§ **INSTRUCTION**: Leave out the pictures and return every entry exactly as it appears.

(Entries taken from a collection)
+ + + + + + +

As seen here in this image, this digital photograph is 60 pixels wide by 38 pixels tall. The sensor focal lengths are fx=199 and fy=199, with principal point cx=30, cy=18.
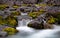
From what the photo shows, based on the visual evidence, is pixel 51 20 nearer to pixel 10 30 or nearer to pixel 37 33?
pixel 37 33

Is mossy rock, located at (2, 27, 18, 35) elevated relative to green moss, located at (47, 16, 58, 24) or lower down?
elevated

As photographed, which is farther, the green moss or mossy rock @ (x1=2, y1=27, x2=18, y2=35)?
the green moss

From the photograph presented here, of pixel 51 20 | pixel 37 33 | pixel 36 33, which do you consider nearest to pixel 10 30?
pixel 36 33

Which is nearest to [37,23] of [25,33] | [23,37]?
[25,33]

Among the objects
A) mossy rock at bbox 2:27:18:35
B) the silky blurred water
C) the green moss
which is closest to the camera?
the silky blurred water

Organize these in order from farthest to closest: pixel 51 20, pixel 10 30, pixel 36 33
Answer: pixel 51 20, pixel 36 33, pixel 10 30

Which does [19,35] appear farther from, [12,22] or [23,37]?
[12,22]

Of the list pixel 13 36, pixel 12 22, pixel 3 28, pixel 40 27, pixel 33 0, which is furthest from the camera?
pixel 33 0

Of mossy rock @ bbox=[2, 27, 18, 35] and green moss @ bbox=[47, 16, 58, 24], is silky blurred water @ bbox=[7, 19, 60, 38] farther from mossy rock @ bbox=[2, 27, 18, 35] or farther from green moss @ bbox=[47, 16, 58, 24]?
green moss @ bbox=[47, 16, 58, 24]

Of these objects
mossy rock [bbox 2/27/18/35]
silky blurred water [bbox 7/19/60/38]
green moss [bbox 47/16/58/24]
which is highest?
mossy rock [bbox 2/27/18/35]

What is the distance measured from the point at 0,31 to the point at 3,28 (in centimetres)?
129

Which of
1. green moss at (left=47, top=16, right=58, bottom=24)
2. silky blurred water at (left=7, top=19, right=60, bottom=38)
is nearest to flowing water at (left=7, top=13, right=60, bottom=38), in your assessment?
silky blurred water at (left=7, top=19, right=60, bottom=38)

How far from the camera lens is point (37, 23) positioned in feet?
80.9

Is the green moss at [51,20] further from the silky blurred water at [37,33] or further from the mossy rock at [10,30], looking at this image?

+ + + + + + +

§ **WRITTEN RESPONSE**:
As seen here in this image, this digital photograph is 60 pixels wide by 38 pixels tall. The sensor focal lengths are fx=199 and fy=199, with principal point cx=30, cy=18.
From what the photo shows, based on the visual evidence, is pixel 51 20 nearer to pixel 10 30 or nearer to pixel 37 33?
pixel 37 33

Is mossy rock, located at (2, 27, 18, 35) elevated relative to green moss, located at (47, 16, 58, 24) or lower down?
elevated

As photographed, which is farther, the green moss or mossy rock @ (x1=2, y1=27, x2=18, y2=35)?
the green moss

From the photograph presented here, of pixel 51 20 | pixel 37 33 | pixel 36 33, which do you consider nearest to pixel 10 30?
pixel 36 33

Which is nearest to [37,23] of [25,33] | [23,37]?
[25,33]

Among the objects
A) mossy rock at bbox 2:27:18:35
B) the silky blurred water
C) the green moss
which is closest to the camera?
the silky blurred water

Organize these in order from farthest to closest: pixel 51 20, pixel 10 30, pixel 36 33
Answer: pixel 51 20, pixel 36 33, pixel 10 30

Which does [19,35] appear farther from, [12,22] or [23,37]?
[12,22]

Of the list pixel 13 36, pixel 12 22, pixel 3 28, pixel 40 27, pixel 33 0, which is furthest from the camera?
pixel 33 0

Of mossy rock @ bbox=[2, 27, 18, 35] and green moss @ bbox=[47, 16, 58, 24], is silky blurred water @ bbox=[7, 19, 60, 38] farther from mossy rock @ bbox=[2, 27, 18, 35] or farther from green moss @ bbox=[47, 16, 58, 24]?
green moss @ bbox=[47, 16, 58, 24]

Of these objects
mossy rock [bbox 2/27/18/35]
silky blurred water [bbox 7/19/60/38]
green moss [bbox 47/16/58/24]
which is highest?
mossy rock [bbox 2/27/18/35]

What is the distance measured from the point at 0,31 to the point at 3,28 (in centimetres)?
129

Which of
1. green moss at (left=47, top=16, right=58, bottom=24)
2. silky blurred water at (left=7, top=19, right=60, bottom=38)
is nearest to flowing water at (left=7, top=13, right=60, bottom=38), in your assessment?
silky blurred water at (left=7, top=19, right=60, bottom=38)

How far from the camera lens is point (37, 23) positioned in feet?
80.9

Is the green moss at [51,20] further from the silky blurred water at [37,33] or further from the mossy rock at [10,30], looking at this image?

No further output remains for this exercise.